The figures for the "number of shares to be disposed of" and the "total value of disposal" represent the maximum amount as calculated with the assumption that there are 5,171 employees of the Company and its subsidiaries, with each employee limited to 70 shares of the Company's restricted common stock. The actual number of shares to be disposed of and the total value of disposal will be determined by promotional initiatives to increase ESA members and the number of employees from the Company and its subsidiaries who agree to the Plan after their agreement is verified (hereinafter "Eligible Employees") (a maximum of 5,171 employees). Specifically, as in (5) above, the number of shares available for application as established by the ESA will be the "number of shares to be disposed of" and the total disposal value will be the disposal value of each share multiplied by the number of shares. The Company and its subsidiaries shall provide monetary claims in the amount of 77,560 yen to each Eligible Employee. The Company will allocate 70 shares to each Eligible Employee through the ESA.

RECORD SET:
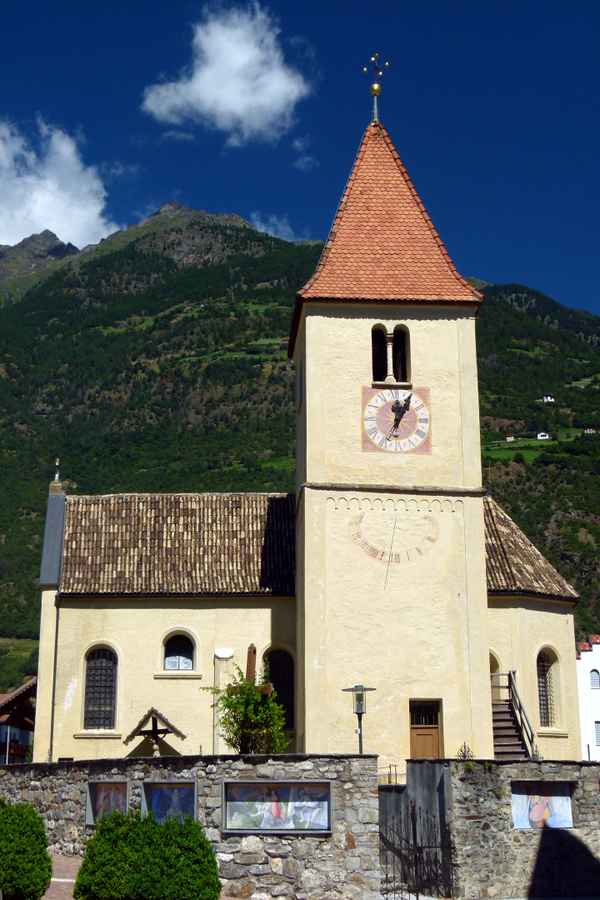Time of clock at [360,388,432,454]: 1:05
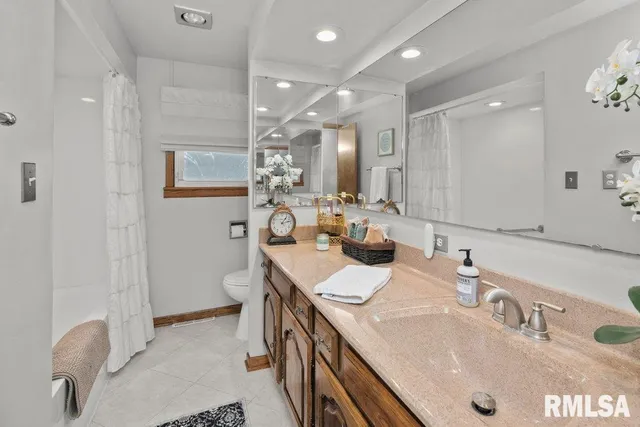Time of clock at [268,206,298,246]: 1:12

---

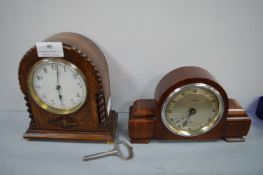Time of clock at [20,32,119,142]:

EXERCISE PROMPT: From the share disposal passage above, list each distinct phrase enclosed in quotation marks, counting repeated phrases once.

TASK OUTPUT:
- "number of shares to be disposed of"
- "total value of disposal"
- "Eligible Employees"